If you haven’t heard of the musical Fiddler on the Roof’s signature song, “Sunrise, sunset”, stop what you’re doing and watch it on YouTube. Whether or not you have seen the musical, the movie, the wedding scene here captures the silent feelings floating around while a young Jewish couple is married.
Many, many years ago, when I worked as a dental assistant in Brooklyn, I received the gift of the most poignant music I had ever heard via the long-gone radio station WQEW 1560 AM. Gorgeous songs by The Ink Spots, Judy Garland and Nat King Cole poured into my ears directly into my consciousness and molded my early adulthood years. It was during the late 80s and early 90s that I also eloped and became the mother to two beautiful girls. That music allowed me, a Gen Xer, to delve into a bygone era that I would have preferred to live in. A gentler era of courting, of chivalry, and of, well, romance.
As we have begun the 21st century with an explosive roar, I have an impossible nostalgia for a decade I could live in. The decade being the 40s. I have even considered that if humans do indeed live many lives, I must have lived then in this one. How could I explain that I felt the lyrics so profoundly that my palms would perspire, and my heart would race because I could recognize a song about to play that I had never heard before. Never, I promise.

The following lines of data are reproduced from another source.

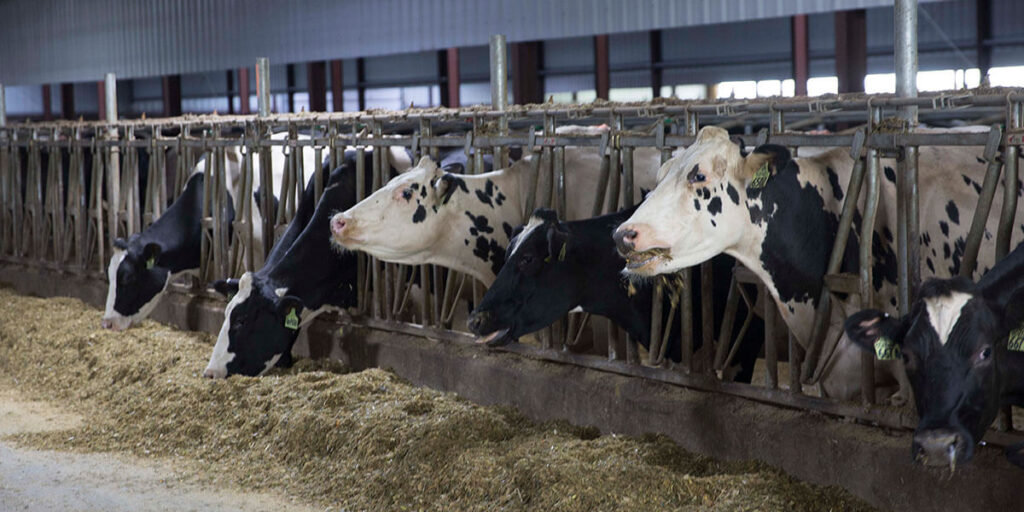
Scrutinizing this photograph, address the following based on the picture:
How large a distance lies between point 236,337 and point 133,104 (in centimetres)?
2763

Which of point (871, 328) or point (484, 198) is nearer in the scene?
point (871, 328)

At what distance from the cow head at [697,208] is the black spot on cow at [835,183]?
21.1 inches

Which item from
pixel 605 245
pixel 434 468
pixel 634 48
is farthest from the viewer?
pixel 634 48

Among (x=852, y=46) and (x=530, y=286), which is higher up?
(x=852, y=46)

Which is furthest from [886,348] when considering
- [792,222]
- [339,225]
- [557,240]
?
[339,225]

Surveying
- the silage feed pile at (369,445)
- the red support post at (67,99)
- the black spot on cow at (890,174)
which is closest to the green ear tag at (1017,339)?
the silage feed pile at (369,445)

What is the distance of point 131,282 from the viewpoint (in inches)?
386

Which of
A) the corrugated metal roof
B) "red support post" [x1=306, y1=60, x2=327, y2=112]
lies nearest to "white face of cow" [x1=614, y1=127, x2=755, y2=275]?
the corrugated metal roof

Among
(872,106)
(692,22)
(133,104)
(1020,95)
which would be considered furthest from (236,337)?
(133,104)

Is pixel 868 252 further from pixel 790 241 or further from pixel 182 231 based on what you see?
pixel 182 231

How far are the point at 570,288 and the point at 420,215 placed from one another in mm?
1257

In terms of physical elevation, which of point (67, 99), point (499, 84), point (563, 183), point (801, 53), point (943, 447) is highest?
point (67, 99)

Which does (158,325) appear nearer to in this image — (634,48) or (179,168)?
(179,168)

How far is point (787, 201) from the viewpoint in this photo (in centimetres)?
525
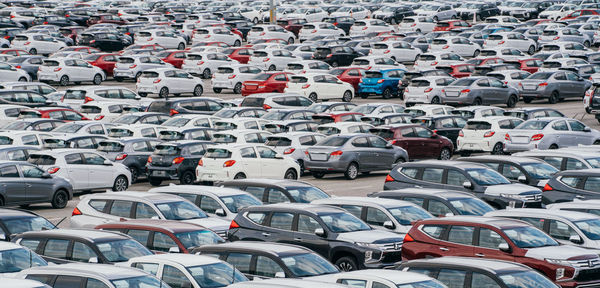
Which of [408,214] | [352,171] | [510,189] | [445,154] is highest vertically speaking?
[408,214]

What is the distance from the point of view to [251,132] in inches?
1324

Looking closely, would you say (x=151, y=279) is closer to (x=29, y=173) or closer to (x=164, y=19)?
(x=29, y=173)

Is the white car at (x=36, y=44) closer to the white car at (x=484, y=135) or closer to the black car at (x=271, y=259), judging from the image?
the white car at (x=484, y=135)

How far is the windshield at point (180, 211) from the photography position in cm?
2106

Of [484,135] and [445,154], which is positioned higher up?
[484,135]

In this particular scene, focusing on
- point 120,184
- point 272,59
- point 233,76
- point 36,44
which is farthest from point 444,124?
point 36,44

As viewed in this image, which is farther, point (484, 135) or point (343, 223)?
point (484, 135)

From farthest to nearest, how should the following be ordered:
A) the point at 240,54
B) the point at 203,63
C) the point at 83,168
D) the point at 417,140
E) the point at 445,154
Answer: the point at 240,54
the point at 203,63
the point at 445,154
the point at 417,140
the point at 83,168

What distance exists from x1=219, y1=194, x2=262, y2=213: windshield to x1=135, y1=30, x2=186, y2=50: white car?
4175cm

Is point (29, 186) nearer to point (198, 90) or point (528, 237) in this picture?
point (528, 237)

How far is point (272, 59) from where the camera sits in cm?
5597

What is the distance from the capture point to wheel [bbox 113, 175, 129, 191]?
2995 centimetres

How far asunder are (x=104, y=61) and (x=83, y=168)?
2518 centimetres

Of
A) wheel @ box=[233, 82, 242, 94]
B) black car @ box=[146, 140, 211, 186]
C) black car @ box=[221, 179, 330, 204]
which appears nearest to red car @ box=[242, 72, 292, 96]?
wheel @ box=[233, 82, 242, 94]
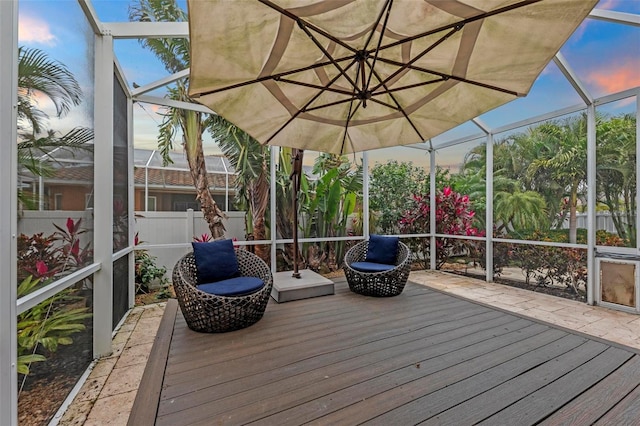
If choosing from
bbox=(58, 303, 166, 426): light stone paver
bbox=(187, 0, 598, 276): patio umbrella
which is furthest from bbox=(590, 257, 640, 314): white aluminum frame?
bbox=(58, 303, 166, 426): light stone paver

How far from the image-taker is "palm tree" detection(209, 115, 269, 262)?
532cm

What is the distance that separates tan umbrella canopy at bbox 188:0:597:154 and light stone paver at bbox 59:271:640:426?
8.63ft

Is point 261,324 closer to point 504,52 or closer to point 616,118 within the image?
point 504,52

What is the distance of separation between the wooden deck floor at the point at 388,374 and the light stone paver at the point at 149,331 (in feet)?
0.85

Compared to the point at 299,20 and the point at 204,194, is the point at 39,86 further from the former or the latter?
the point at 204,194

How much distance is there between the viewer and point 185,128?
200 inches

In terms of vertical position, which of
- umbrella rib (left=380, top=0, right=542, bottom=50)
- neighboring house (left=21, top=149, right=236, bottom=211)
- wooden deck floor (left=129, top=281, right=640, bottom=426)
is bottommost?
wooden deck floor (left=129, top=281, right=640, bottom=426)

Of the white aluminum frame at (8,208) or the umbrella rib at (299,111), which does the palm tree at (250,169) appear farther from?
the white aluminum frame at (8,208)

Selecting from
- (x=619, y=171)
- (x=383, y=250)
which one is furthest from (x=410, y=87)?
(x=619, y=171)

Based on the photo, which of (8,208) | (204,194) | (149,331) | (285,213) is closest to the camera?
(8,208)

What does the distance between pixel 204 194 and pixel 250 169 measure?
0.98 metres

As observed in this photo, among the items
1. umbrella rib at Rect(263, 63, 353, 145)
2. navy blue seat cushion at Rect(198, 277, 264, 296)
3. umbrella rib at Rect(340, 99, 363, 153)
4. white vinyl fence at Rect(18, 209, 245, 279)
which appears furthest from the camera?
white vinyl fence at Rect(18, 209, 245, 279)

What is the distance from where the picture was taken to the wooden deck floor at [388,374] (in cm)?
184

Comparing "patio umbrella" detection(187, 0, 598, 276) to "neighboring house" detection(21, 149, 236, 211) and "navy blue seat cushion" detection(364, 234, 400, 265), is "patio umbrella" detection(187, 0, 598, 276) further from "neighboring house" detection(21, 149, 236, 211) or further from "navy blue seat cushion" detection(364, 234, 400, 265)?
"neighboring house" detection(21, 149, 236, 211)
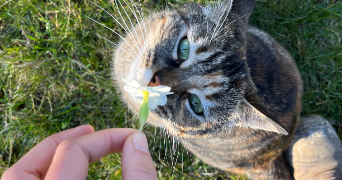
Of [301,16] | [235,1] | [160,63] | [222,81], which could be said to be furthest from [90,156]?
[301,16]

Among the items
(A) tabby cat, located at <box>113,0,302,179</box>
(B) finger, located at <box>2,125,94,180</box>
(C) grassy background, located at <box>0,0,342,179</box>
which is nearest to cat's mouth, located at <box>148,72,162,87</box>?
(A) tabby cat, located at <box>113,0,302,179</box>

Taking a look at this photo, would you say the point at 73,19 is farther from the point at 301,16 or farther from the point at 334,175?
the point at 334,175

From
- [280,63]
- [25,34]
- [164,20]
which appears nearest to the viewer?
[164,20]

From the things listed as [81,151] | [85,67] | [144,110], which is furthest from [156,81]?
[85,67]

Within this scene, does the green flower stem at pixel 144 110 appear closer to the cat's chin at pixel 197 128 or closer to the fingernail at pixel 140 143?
the fingernail at pixel 140 143

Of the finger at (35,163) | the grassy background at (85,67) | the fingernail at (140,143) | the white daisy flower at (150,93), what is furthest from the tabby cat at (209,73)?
the grassy background at (85,67)

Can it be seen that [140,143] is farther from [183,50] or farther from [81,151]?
[183,50]

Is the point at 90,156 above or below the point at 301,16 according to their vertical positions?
below
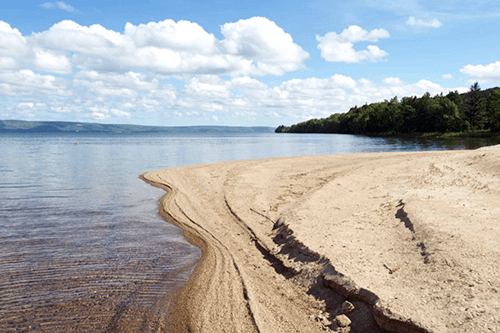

What was my soul remembering? Who was I? And then, inevitably, am I delusional?
“One season following another, laden with happiness and tears.”
“Sunrise, sunset” never played without coercing a tear from my eyes. If you watched the scene, you could understand why so many others have played this song at weddings in part perhaps, to evoke the same sentiment. But there I was. A first generation American of Cuban parents who never saw the movie. But the words, oh the words, just played into my deepest thoughts and feelings and, dare I say, my most elusive memories. Sometimes memories don’t carry details or have a semblance of reality. Sometimes memories are disguised emotions of what once was your heart in the making.
“Seedlings turn overnight to sunflowers, blossoming even as we gaze.”
Perhaps we are all still in the making. Precognitive and amorphous, imperfect and inexplicable. These days, the desire to time travel 80 years has lessened. I am past middle age with one married daughter and another dating. I myself, after many heartaches, feel no less certain or hopeful that love, which is also precognitive, amorphous, imperfect and inexplicable, was, is, and will forever be the song that we animate. And in turn, it animates us.